54 ÉTATS : L’accord sur le nucléaire iranien a finalement abouti : est-ce que cela tient uniquement à la personnalité des présidents américain et iranien prompts à l’ouverture ? À un assouplissement de la politique intérieure iranienne ? À un changement de contexte régional et international ? À une question d’opportunisme économique ? En résumé, pourquoi cet accord est-il intervenu à ce moment précis ? Barah Mikaïl (B. M.) : On ne sait pas encore quels sont les véritables facteurs qui ont permis aux négociations sur le nucléaire iranien d’aboutir en l’état actuel des choses. Néanmoins, certains éléments peuvent d’ores et déjà être soulignés.
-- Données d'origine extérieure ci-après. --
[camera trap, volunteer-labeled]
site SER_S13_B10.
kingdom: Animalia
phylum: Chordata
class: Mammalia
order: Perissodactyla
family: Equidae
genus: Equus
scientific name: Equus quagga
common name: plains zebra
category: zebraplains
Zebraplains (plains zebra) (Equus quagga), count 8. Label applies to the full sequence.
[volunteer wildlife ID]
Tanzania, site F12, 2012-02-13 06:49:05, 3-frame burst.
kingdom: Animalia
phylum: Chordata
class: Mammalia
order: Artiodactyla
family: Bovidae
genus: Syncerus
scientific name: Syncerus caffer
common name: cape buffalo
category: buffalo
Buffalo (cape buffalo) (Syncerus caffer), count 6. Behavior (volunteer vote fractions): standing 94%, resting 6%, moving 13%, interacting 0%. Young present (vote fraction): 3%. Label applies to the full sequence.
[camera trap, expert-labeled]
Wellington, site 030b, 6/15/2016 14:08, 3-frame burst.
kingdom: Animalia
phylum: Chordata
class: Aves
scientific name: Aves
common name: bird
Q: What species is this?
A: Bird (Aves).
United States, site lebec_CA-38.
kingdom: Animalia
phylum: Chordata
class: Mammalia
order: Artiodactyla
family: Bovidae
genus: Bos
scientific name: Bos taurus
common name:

D’un côté, la nature des changements intervenus aux États-Unis et en Iran ces dernières années, avec la fin des ères Bush et Ahmadinejad et l’arrivée de Barack Obama et de Hassan Rouhani à la présidence, a tranché avec le radicalisme et le ton belliqueux qui prévalaient auparavant. De même, la personnalité des négociateurs, surtout côté iranien avec l’exemple du ministre des Affaires étrangères Javad Zarif, a sûrement permis l’instauration d’un meilleur climat de confiance. Enfin, n’oublions pas que l’Iran a accepté des termes sur les conditions de développement de son programme nucléaire qui sont de nature à rassurer ses interlocuteurs. Dans la globalité, les États-Unis voulaient parvenir à un accord avec les Iraniens, des années de tensions et d’animosité n’ayant réglé en rien leur contentieux. Sur le fond, il fallait cependant que cette bonne volonté soit suivie d’un assouplissement côté iranien. Cette conjonction a rendu possible la situation que nous vivons maintenant.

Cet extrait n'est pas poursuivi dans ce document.